Louise I. Carbert - Agrarian Feminism: The Politics of Ontario Farm Women
discovery_promoted 2007-10-23 SCORE 9/10
Document original ↗Synopsis
Ce document est une critique universitaire du livre de Louise I. Carbert « Agrarian Feminism: The Politics of Ontario Farm Women » (1995). Le critique, Terry Crowley, analyse une enquête par questionnaire menée auprès de 117 femmes agricultrices de l'Ontario engagées dans la production agricole marchande. L'étude explore le degré d'adhésion à des valeurs féministes parmi ces femmes rurales, particulièrement via l'examen de structures comme le Federated Women's Institutes of Ontario. Le résultat principal est décevant pour une thématique « féminisme agraire » : seules 23 % de l'échantillon s'identifient comme féministes au sens strict (valorisant l'égalité, l'autonomie, l'affirmation de soi). Crowley critique la méthodologie (échantillon biaisé, non représentatif), mais trouve néanmoins une certaine pertinence aux conclusions de Carbert.
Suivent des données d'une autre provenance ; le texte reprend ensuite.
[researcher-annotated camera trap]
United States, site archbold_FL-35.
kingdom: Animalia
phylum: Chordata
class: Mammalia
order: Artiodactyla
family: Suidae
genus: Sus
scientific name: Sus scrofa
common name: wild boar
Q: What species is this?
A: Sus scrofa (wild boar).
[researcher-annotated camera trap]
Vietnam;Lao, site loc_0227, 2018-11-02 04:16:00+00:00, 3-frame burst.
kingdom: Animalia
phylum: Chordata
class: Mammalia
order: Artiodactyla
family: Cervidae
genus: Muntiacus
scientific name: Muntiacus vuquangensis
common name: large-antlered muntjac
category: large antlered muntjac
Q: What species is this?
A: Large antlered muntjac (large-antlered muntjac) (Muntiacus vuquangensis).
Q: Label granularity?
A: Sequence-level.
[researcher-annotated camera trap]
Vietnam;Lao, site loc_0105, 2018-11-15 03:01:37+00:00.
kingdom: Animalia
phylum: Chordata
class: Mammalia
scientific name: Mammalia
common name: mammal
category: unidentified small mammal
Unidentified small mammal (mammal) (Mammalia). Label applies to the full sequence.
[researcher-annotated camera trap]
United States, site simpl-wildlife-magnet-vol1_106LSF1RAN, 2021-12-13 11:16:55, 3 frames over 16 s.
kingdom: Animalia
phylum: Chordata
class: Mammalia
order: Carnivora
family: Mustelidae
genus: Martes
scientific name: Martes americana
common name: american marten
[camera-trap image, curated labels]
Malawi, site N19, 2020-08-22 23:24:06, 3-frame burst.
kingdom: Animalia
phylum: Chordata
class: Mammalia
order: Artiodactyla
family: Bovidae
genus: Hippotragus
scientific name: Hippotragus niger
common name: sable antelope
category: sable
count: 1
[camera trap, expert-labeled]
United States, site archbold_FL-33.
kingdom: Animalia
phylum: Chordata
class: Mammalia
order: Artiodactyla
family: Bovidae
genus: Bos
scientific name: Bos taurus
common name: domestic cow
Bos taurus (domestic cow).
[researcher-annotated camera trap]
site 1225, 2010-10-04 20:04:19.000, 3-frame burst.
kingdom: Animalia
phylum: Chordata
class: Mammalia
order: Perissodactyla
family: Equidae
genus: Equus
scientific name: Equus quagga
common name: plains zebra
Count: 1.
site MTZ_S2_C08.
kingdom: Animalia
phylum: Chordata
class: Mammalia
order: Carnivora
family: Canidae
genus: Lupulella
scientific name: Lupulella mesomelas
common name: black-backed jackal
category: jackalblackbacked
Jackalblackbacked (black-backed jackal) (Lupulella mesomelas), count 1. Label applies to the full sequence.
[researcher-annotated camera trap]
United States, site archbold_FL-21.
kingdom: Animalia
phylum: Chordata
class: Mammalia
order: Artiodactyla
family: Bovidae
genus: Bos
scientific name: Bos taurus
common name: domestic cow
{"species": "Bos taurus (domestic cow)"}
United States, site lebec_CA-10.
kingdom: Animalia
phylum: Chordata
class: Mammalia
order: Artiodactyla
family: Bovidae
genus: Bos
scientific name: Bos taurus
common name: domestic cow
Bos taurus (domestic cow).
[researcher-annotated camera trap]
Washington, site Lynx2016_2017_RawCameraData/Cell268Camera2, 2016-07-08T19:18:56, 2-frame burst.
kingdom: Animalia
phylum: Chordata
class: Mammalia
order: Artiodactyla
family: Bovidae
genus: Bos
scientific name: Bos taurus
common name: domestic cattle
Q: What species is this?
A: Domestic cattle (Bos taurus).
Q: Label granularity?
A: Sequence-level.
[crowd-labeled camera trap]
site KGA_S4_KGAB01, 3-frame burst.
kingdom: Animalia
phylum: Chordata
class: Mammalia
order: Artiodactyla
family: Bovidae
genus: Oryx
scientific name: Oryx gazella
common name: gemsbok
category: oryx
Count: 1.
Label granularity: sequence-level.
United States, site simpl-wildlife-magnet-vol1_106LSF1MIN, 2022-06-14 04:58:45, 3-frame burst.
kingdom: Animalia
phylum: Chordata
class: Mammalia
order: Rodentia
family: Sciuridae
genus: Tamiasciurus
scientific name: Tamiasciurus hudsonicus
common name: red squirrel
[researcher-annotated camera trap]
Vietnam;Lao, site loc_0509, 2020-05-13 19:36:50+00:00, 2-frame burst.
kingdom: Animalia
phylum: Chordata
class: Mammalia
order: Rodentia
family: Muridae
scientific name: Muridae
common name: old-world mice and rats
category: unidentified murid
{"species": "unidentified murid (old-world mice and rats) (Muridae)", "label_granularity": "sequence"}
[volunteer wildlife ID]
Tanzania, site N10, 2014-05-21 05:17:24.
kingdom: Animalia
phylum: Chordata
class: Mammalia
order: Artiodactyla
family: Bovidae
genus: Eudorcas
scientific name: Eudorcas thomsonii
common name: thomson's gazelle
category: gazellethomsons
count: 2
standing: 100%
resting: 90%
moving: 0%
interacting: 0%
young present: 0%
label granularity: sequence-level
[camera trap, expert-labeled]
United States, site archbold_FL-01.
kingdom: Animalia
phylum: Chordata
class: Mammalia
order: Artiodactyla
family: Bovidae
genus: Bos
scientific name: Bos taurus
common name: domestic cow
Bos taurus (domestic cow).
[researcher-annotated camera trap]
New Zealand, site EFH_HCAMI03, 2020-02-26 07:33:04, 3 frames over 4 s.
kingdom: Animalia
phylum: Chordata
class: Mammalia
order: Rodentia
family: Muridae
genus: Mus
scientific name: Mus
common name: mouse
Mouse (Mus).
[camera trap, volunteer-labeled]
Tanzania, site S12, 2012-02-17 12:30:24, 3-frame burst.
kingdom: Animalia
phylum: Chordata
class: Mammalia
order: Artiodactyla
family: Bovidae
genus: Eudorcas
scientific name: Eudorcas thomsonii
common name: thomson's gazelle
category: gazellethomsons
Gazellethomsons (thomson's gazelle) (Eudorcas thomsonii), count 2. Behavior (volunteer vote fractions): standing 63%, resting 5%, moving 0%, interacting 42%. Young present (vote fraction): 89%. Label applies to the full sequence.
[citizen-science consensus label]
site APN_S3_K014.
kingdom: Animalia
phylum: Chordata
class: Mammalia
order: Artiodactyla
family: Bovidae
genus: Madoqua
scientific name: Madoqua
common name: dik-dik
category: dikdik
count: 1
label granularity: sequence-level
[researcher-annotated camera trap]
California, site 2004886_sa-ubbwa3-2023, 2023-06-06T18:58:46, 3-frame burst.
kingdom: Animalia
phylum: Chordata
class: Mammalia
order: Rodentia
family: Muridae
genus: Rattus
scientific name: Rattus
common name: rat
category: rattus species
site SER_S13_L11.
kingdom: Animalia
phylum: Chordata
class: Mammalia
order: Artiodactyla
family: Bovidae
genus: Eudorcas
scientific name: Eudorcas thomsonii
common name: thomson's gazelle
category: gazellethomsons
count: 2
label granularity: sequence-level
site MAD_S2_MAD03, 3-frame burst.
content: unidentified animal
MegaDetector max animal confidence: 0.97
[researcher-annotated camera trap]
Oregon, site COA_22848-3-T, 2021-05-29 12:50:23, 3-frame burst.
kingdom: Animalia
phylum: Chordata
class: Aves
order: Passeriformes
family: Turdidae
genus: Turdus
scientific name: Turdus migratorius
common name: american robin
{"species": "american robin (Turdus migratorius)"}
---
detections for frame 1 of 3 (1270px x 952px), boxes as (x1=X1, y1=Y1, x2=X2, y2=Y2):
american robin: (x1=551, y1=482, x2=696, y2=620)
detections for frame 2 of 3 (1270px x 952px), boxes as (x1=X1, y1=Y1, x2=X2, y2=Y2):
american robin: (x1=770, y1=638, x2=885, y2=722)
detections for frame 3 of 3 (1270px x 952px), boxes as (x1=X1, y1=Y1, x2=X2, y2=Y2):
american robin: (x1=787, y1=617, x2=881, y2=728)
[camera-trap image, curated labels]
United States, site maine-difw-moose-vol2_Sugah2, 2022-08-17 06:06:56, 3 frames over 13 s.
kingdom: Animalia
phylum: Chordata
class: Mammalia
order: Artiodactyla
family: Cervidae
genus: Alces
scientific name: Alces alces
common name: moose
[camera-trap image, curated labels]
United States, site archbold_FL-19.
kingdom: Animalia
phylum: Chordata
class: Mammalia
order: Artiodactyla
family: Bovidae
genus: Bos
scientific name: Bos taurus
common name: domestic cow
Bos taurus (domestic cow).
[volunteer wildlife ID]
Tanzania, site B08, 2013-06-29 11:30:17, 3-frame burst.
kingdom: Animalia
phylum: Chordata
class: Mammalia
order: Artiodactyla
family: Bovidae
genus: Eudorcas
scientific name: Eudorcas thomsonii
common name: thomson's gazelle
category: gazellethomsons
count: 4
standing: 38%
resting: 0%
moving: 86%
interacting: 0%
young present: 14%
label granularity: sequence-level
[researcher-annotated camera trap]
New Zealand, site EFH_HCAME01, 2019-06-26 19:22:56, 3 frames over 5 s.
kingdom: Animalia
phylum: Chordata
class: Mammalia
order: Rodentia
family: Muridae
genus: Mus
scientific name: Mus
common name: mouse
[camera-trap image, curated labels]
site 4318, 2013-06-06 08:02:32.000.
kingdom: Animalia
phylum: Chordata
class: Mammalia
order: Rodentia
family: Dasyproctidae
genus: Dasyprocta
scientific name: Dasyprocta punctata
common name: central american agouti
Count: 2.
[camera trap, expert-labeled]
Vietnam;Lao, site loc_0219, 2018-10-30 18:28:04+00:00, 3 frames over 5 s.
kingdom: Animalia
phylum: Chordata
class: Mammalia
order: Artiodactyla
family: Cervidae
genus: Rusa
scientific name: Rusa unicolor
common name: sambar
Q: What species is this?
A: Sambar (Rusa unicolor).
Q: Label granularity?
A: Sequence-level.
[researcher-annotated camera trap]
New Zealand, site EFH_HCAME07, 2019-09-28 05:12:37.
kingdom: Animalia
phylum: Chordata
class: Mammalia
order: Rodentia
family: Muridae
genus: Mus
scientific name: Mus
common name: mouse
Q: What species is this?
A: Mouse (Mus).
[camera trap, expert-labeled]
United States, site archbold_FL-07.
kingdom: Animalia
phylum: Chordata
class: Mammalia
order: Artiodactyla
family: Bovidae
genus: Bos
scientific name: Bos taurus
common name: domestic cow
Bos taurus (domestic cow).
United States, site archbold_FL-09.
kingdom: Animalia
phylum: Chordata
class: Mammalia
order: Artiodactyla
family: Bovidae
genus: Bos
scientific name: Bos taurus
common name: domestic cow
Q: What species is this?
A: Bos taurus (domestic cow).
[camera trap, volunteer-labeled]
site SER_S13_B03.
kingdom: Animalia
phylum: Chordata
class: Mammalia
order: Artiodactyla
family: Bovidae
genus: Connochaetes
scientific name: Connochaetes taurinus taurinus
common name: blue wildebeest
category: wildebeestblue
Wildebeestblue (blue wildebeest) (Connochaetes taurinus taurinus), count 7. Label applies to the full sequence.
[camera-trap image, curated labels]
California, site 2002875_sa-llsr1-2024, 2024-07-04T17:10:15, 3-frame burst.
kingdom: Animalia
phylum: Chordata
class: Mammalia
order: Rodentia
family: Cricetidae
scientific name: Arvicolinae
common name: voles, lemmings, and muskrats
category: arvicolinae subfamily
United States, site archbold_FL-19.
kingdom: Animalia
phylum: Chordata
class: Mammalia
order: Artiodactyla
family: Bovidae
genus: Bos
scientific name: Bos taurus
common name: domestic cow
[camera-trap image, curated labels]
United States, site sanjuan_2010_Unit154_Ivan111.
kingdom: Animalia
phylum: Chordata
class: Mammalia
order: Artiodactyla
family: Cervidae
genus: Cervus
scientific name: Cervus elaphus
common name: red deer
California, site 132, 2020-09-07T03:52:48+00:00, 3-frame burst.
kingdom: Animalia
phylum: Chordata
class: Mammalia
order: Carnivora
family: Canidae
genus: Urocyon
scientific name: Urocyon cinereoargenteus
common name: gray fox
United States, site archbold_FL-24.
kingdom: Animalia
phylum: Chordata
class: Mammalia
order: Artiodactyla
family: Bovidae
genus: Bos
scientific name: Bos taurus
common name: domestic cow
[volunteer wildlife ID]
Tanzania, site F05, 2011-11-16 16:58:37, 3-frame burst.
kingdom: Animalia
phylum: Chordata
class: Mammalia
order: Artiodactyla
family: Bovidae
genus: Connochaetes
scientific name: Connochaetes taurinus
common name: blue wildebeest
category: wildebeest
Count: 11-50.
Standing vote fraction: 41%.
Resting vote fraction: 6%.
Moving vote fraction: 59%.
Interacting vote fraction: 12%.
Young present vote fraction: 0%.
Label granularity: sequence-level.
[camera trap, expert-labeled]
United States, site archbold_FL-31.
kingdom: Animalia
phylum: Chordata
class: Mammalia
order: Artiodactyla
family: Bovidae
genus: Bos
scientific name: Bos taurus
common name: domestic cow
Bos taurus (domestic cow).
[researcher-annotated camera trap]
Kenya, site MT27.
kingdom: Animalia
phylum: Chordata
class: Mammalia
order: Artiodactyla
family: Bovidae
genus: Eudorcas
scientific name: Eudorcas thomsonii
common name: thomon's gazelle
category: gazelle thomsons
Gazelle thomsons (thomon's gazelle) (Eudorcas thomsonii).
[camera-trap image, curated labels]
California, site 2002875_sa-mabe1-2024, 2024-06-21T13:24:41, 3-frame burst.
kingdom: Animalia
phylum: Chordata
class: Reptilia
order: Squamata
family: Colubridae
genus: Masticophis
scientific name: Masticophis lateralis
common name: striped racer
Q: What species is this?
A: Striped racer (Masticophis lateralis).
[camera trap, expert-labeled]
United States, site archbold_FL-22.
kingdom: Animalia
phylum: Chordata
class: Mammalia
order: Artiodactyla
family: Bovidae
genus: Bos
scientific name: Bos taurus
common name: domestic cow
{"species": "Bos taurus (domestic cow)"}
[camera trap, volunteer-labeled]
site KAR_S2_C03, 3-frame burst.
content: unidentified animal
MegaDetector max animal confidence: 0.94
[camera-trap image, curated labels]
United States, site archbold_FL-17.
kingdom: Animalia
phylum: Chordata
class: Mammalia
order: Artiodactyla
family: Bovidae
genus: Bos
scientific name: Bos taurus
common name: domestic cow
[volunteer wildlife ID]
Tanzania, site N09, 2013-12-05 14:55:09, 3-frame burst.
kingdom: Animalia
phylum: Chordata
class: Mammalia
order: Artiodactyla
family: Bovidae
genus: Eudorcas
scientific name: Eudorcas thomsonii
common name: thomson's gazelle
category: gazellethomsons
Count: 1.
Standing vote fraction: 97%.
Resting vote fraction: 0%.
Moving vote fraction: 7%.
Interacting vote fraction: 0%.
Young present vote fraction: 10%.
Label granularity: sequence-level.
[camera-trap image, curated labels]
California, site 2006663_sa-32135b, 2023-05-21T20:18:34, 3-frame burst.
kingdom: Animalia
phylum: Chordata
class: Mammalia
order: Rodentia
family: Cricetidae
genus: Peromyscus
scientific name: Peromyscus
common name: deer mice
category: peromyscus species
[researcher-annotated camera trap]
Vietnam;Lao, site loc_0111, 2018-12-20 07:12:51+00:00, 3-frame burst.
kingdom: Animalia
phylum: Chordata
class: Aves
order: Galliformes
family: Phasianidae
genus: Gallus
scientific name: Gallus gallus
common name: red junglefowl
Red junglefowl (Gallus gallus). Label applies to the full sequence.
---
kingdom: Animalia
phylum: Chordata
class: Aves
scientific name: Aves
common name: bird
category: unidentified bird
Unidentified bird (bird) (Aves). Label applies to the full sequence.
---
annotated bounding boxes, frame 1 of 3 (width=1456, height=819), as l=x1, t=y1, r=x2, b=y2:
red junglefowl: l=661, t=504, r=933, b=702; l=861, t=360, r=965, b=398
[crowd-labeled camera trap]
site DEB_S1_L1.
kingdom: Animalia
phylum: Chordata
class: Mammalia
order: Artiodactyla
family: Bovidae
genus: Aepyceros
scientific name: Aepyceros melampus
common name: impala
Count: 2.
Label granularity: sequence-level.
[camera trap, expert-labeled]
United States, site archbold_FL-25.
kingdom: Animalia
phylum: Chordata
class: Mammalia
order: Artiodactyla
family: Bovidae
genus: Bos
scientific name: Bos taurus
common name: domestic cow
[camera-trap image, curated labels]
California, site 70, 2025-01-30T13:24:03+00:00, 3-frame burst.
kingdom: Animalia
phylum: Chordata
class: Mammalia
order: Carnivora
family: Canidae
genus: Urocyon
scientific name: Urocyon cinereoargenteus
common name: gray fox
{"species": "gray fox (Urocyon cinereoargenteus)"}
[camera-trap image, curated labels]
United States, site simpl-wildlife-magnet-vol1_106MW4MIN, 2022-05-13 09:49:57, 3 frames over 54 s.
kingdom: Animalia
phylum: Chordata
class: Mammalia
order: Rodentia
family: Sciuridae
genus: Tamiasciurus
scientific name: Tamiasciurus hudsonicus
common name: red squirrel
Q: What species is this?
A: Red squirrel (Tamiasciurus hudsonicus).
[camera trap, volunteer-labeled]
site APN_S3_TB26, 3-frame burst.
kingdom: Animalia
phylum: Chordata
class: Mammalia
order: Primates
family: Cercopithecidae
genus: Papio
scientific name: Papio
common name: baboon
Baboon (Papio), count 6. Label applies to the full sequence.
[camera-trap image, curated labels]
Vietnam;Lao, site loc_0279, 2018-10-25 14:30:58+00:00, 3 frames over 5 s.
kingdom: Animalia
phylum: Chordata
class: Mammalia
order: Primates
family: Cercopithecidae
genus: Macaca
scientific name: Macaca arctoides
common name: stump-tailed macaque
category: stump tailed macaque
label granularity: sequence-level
L'argument central souligne que le travail physique mécanique sur la ferme corrèle avec des rapports conjugaux plus égalitaires, tandis que le contrôle sur les ventes de produits agricoles n'accroît pas nécessairement le sentiment d'autonomie. Carbert conclut que ces femmes engagées dans le travail agricole sont peut-être « inconsciemment, de véritables féministes agraires ». Le document pose la tension classique entre autodéfinition politique et pratique réelle, mais reste limité à une sociologie attitudinale sans ancrage dans les mouvements collectifs, les formes de propriété alternative, ou les luttes pour la terre. Aucune dimension d'agroécologie, de souveraineté alimentaire, de communs fonciers, ou de transformation politique n'émerge du texte.
En clair
Ce texte montre que les femmes qui travaillent dur à la ferme en Ontario ne s'appelaient pas elles-mêmes féministes, même si elles vivaient une forme d'égalité dans leur travail. C'est utile pour comprendre pourquoi le mot 'féminisme' n'a pas pris dans les campagnes — mais ce n'est pas une histoire de luttes pour la terre ou l'autonomie paysanne.
Extraits
Louise Carbert identifie l'adhésion à l'égalité comme le principe fondamental du féminisme, bien qu'une telle croyance contredise la biologie et les cycles de vie différents des deux sexes. Sur cette mesure, seulement 23 % de son échantillon se sont affirmés comme féministes.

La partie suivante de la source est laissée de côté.